*WHAT YOU ARE ASKED TO DO*
Every entry in the data is to be written out exactly; no picture belongs in the copy.
★ ★ ★
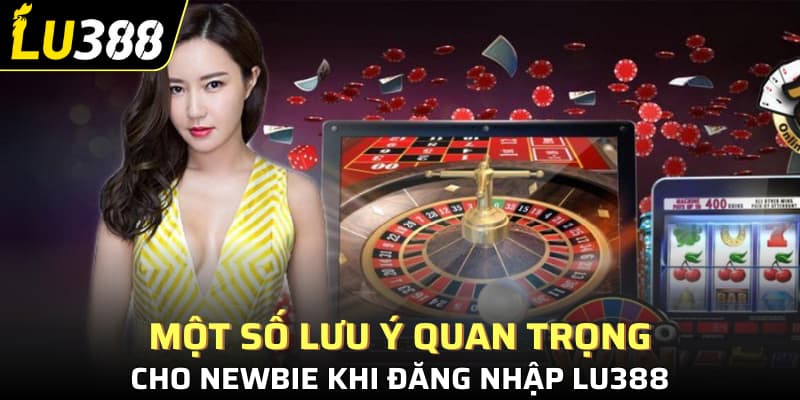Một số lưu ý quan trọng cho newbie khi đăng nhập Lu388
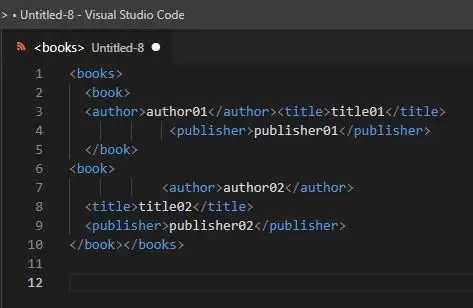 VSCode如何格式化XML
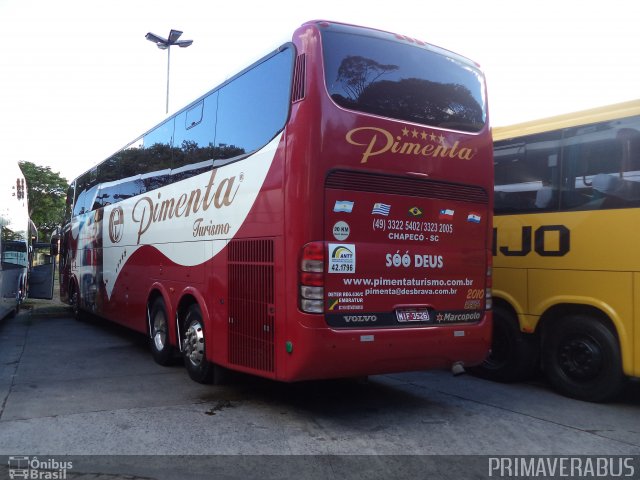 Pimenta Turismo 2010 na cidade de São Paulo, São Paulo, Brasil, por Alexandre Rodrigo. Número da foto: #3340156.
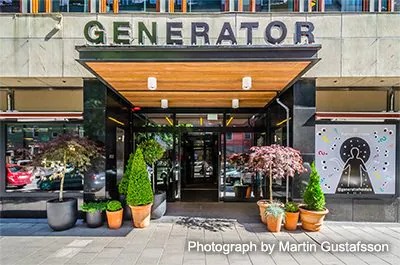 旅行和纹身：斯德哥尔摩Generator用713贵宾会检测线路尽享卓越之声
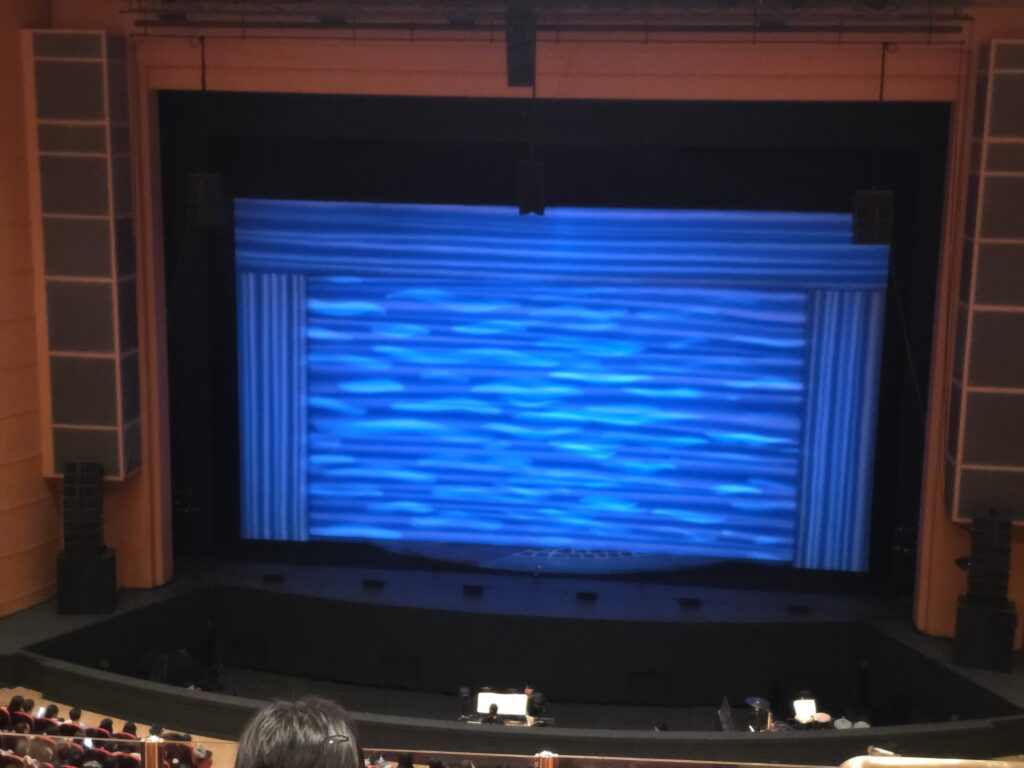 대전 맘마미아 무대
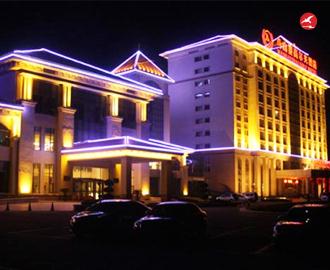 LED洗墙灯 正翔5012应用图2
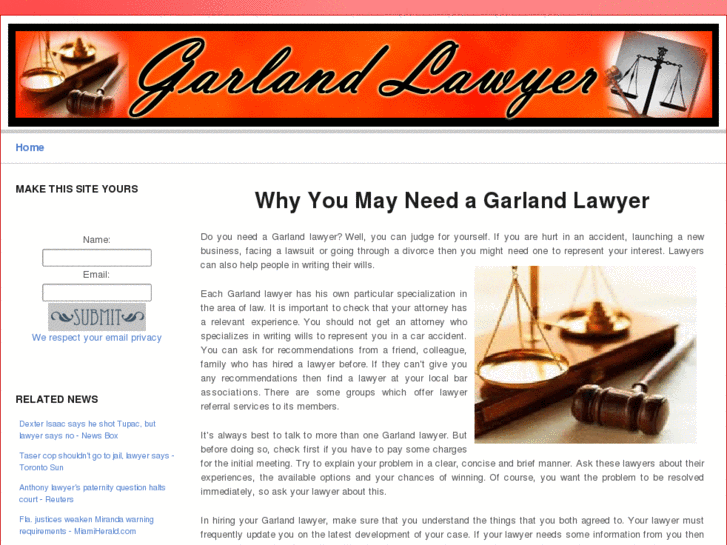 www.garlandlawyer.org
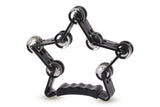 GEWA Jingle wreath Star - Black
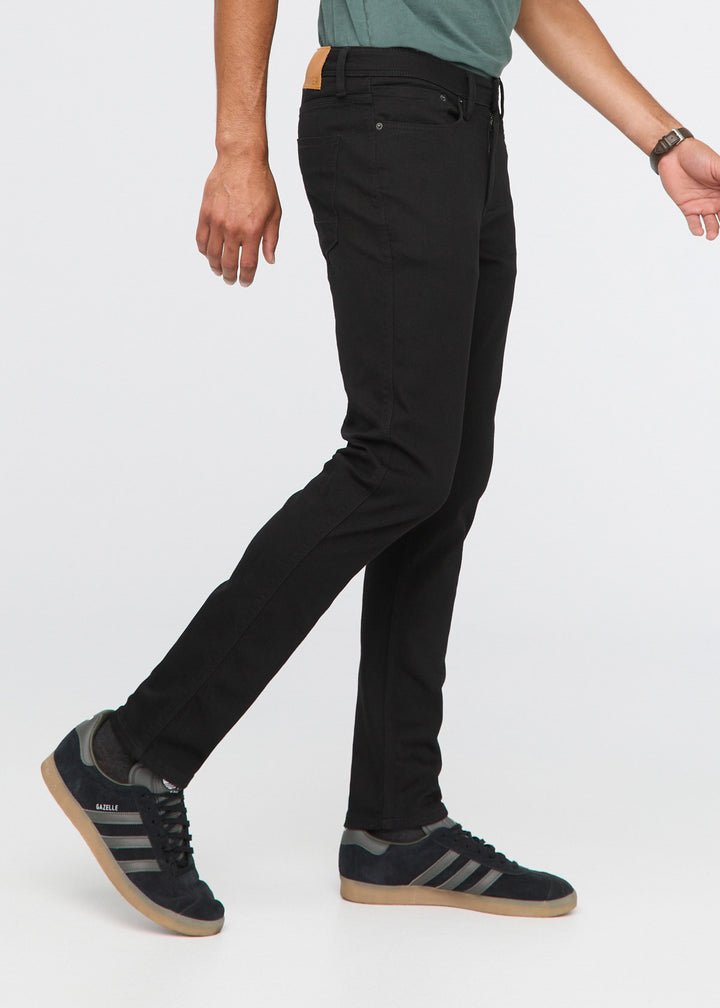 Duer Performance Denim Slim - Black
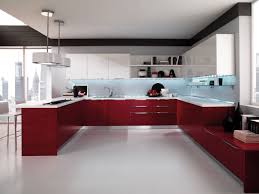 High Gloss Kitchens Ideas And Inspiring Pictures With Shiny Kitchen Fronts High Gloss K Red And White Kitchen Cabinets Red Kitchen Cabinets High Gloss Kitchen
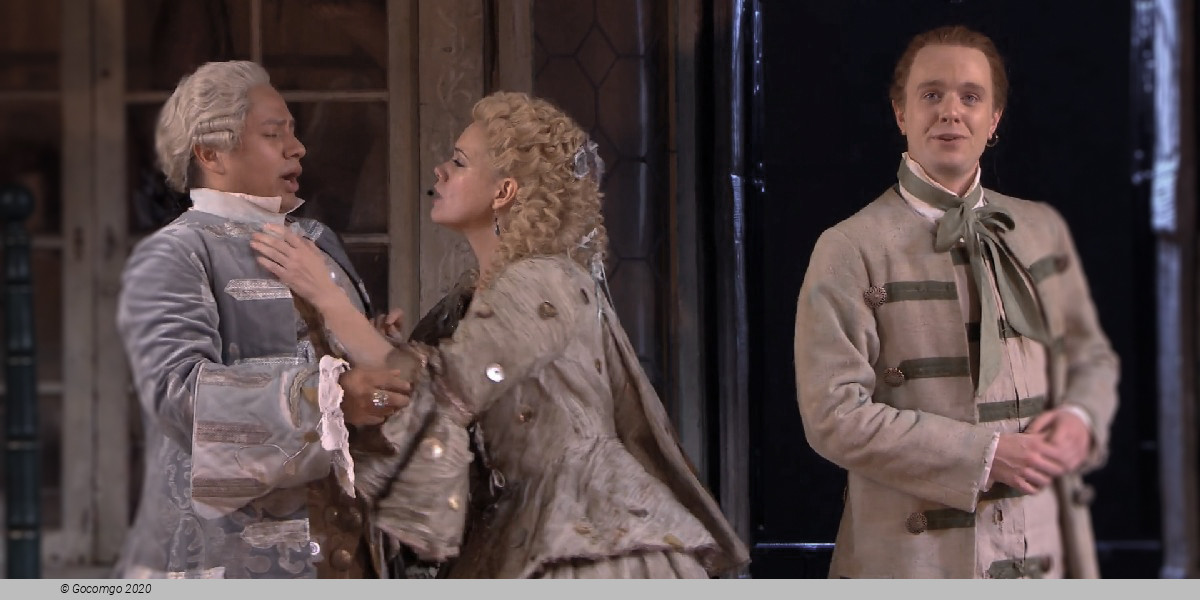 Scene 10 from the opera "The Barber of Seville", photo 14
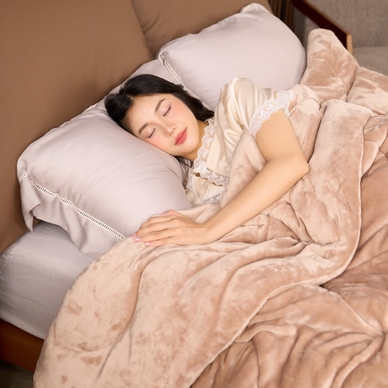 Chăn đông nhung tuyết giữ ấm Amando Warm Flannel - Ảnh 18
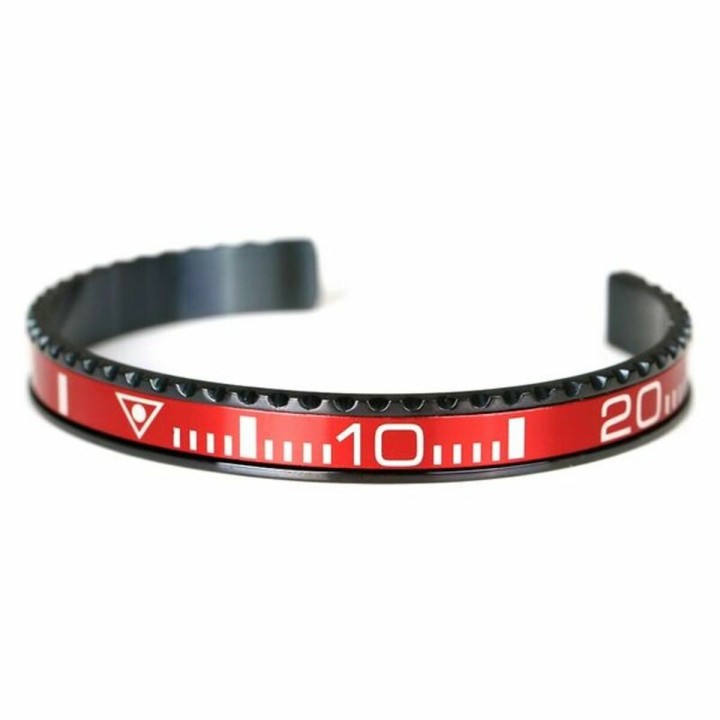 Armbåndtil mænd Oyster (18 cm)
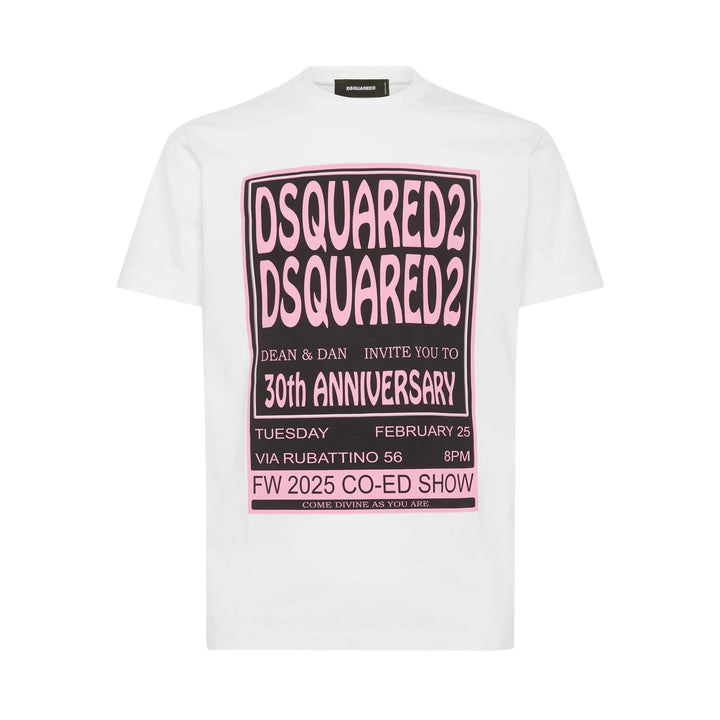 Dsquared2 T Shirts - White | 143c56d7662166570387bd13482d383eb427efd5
★ ★ ★
*RESPONSE*
Một số lưu ý quan trọng cho newbie khi đăng nhập Lu388
 VSCode如何格式化XML
 Pimenta Turismo 2010 na cidade de São Paulo, São Paulo, Brasil, por Alexandre Rodrigo. Número da foto: #3340156.
 旅行和纹身：斯德哥尔摩Generator用713贵宾会检测线路尽享卓越之声
 대전 맘마미아 무대
 LED洗墙灯 正翔5012应用图2
 www.garlandlawyer.org
 GEWA Jingle wreath Star - Black
 Duer Performance Denim Slim - Black
 High Gloss Kitchens Ideas And Inspiring Pictures With Shiny Kitchen Fronts High Gloss K Red And White Kitchen Cabinets Red Kitchen Cabinets High Gloss Kitchen
 Scene 10 from the opera "The Barber of Seville", photo 14
 Chăn đông nhung tuyết giữ ấm Amando Warm Flannel - Ảnh 18
 Armbåndtil mænd Oyster (18 cm)
 Dsquared2 T Shirts - White | 143c56d7662166570387bd13482d383eb427efd5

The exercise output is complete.